Comment by koakuma-chan

1 day ago

> What if the file name is not valid UTF-8

Nothing? Neither Go nor the OS require file names to be UTF-8, I believe

> Nothing?

It breaks. Which is weird because you can create a string which isn't valid UTF-8 (eg "\xbd\xb2\x3d\xbc\x20\xe2\x8c\x98") and print it out with no trouble; you just can't pass it to e.g. `os.Create` or `os.Open`.

(Bash and a variety of other utils will also complain about it being valid UTF-8; neovim won't save a file under that name; etc.)

  • That sounds like your kernel refusing to create that file, nothing to do with Go.

      $ cat main.go
      package main
    
      import (
       "log"
       "os"
      )
    
      func main() {
       f, err := os.Create("\xbd\xb2\x3d\xbc\x20\xe2\x8c\x98")
       if err != nil {
        log.Fatalf("create: %v", err)
       }
       _ = f
      }
      $ go run .
      $ ls -1
      ''$'\275\262''='$'\274'' ⌘'
      go.mod
      main.go

  • It sounds like you found a bug in your filesystem, not in Golang's API, because you totally can pass that string to those functions and open the file successfully.

Well, Windows is an odd beast when 8-bit file names are used.

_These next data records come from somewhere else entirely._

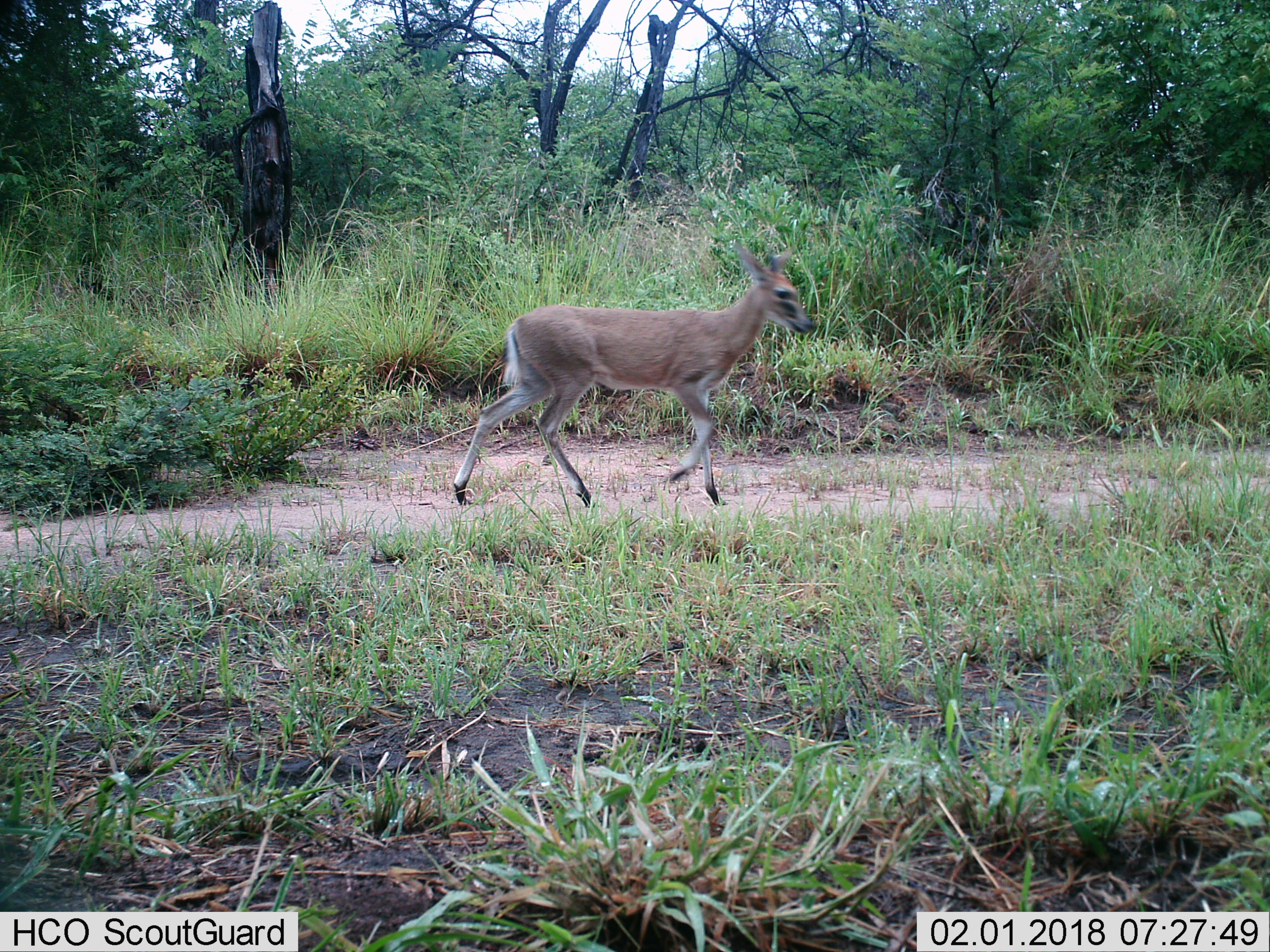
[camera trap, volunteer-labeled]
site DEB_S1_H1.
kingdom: Animalia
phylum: Chordata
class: Mammalia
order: Artiodactyla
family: Bovidae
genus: Sylvicapra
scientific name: Sylvicapra grimmia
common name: common duiker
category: duikercommongrey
Duikercommongrey (common duiker) (Sylvicapra grimmia), count 1. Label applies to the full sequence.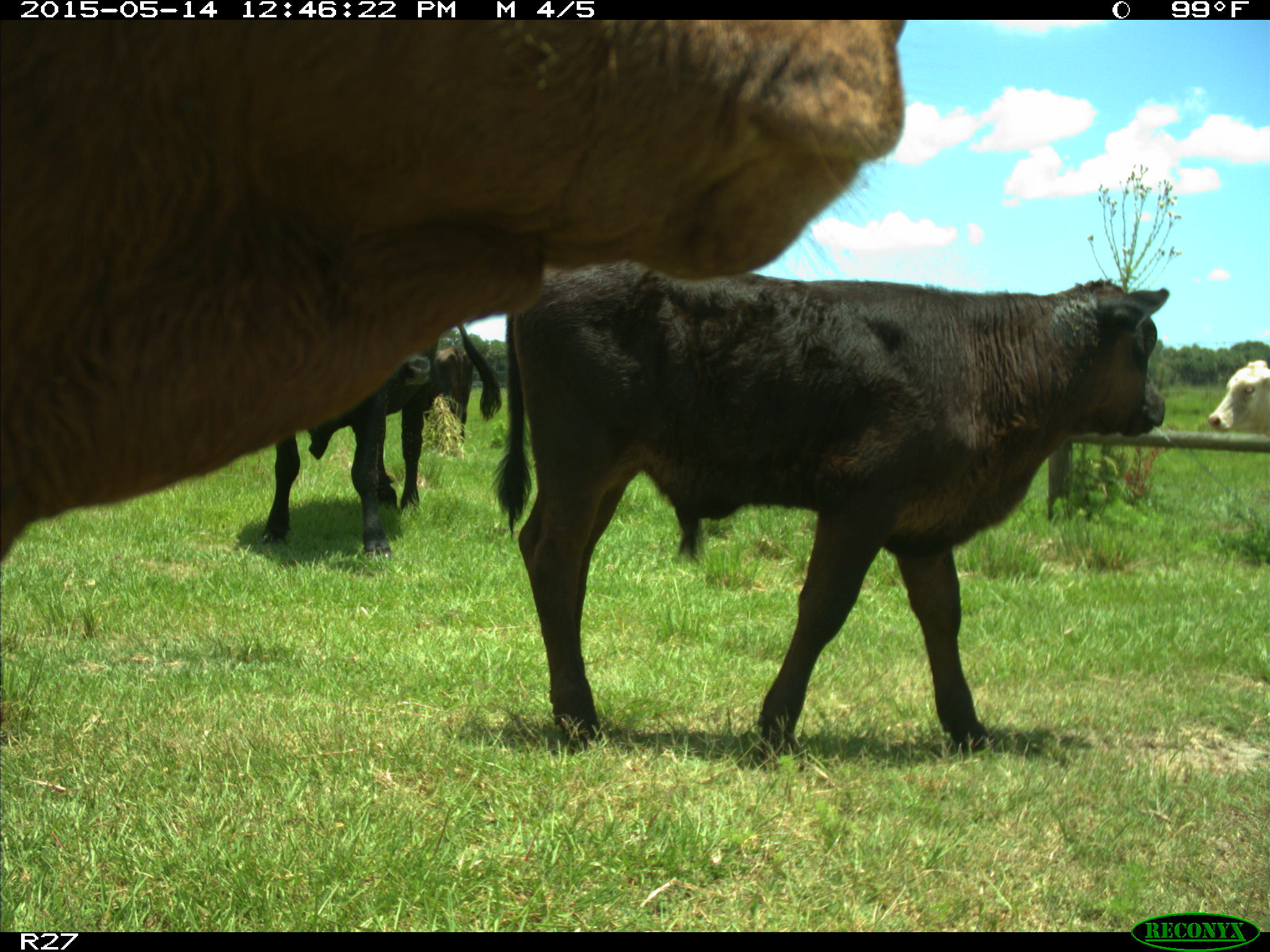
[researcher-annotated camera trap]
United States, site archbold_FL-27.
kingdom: Animalia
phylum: Chordata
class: Mammalia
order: Artiodactyla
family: Bovidae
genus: Bos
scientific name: Bos taurus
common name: domestic cow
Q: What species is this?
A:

If done naively, you can’t express all valid filenames with even broken UTF-8 and non-valid-Unicode filenames cannot be encoded to UTF-8 without loss or some weird convention.

You can do something like WTF-8 (not a misspelling, alas) to make it bidirectional. Rust does this under the hood but doesn’t expose the internal representation.

  • What do you mean by "when 8-bit filenames are used"? Do you mean the -A APIs, like CreateFileA()? Those do not take UTF-8, mind you -- unless you are using a relatively recent version of Windows that allows you to run your process with a UTF-8 codepage.

    In general, Windows filenames are Unicode and you can always express those filenames by using the -W APIs (like CreateFileW()).

    • Windows filenames in the W APIs are 16-bit (which the A APIs essentially wrap with conversions to the active old-school codepage), and are normally well formed UTF-16. But they aren’t required to be - NTFS itself only cares about 0x0000 and 0x005C (backslash) I believe, and all layers of the stack accept invalid UTF-16 surrogates. Don’t get me started on the normal Win32 path processing (Unicode normalization, “COM” is still a special file, etc.), some of which can be bypassed with the “\\?\” prefix when in NTFS.

      The upshot is that since the values aren’t always UTF-16, there’s no canonical way to convert them to single byte strings such that valid UTF-16 gets turned into valid UTF-8 but the rest can still be roundtripped. That’s what bastardized encodings like WTF-8 solve. The Rust Path API is the best take on this I’ve seen that doesn’t choke on bad Unicode.

    • I think it depends on the underlying filesystem. Unicode (UTF-16) is first-class on NTFS. But Windows still supports FAT, I guess, where multiple 8-bit encodings are possible: the so-called "OEM" code pages (437, 850 etc.) or "ANSI" code pages (1250, 1251 etc.). I haven't checked how recent Windows versions cope with FAT file names that cannot be represented as Unicode.

  • I believe the same is true on linux, which only cares about 0x2f bytes (i.e. /)

    • Windows paths are not necessarily well-formed UTF-16 (UCS-2 by some people’s definition) down to the filesystem level. If they were always well formed, you could convert to a single byte representation by straightforward Unicode re-encoding. But since they aren’t - there are choices that need to be made about what to do with malformed UTF-16 if you want to round trip them to single byte strings such that they match UTF-8 encoding if they are well formed.

      In Linux, they’re 8-bit almost-arbitrary strings like you noted, and usually UTF-8. So they always have a convenient 8-bit encoding (I.e. leave them alone). If you hated yourself and wanted to convert them to UTF-16, however, you’d have the same problem Windows does but in reverse.